Please pull out each line of the data below that contains the word "options" and copy those lines unchanged. Matching is case-sensitive.

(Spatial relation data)
— START —

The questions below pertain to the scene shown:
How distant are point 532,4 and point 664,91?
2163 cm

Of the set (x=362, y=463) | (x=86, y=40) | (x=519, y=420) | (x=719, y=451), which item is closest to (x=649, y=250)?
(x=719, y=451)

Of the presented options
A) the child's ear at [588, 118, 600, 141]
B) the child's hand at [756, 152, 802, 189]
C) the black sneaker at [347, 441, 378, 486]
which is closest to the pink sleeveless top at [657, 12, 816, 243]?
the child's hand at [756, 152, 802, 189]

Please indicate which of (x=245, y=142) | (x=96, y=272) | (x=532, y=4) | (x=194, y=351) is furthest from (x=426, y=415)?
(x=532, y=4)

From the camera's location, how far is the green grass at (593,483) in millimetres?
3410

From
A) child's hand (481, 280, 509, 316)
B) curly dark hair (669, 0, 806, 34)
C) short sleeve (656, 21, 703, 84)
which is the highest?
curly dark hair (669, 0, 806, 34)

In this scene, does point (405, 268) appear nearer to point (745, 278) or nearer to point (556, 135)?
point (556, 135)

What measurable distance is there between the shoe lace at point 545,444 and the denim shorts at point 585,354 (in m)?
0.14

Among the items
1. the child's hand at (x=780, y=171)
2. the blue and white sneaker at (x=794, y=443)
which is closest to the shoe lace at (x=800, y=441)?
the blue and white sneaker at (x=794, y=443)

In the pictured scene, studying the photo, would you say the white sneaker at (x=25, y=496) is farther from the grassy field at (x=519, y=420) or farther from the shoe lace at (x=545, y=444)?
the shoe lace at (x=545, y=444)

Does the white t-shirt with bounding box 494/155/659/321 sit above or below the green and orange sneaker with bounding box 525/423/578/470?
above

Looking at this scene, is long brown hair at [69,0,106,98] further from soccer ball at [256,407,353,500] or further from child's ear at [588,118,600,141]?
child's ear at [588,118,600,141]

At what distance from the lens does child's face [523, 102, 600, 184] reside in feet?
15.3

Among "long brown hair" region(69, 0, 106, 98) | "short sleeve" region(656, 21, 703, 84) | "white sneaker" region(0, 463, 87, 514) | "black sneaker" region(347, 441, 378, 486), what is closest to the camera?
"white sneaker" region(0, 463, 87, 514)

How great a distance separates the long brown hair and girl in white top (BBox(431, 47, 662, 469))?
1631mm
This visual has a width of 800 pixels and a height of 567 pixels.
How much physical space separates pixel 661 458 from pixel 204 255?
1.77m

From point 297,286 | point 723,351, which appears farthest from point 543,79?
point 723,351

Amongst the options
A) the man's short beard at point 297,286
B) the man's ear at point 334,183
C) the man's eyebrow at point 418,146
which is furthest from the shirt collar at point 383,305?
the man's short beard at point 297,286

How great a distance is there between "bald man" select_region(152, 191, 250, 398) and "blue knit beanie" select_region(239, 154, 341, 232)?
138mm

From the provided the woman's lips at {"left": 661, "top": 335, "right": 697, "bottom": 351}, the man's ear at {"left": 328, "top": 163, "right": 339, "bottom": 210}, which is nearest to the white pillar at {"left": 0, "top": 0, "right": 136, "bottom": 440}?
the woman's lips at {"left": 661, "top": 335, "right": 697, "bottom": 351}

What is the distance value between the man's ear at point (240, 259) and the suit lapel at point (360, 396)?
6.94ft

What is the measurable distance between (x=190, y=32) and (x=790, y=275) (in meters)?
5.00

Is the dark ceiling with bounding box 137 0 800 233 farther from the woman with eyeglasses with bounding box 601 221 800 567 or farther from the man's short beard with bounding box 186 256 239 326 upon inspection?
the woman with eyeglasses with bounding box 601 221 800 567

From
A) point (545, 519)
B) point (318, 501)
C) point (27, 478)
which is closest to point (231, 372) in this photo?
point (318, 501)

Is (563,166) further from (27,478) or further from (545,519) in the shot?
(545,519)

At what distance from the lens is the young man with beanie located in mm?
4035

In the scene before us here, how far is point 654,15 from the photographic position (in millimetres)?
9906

— END —

- [Solution to the exercise]
Of the presented options
Amongst the options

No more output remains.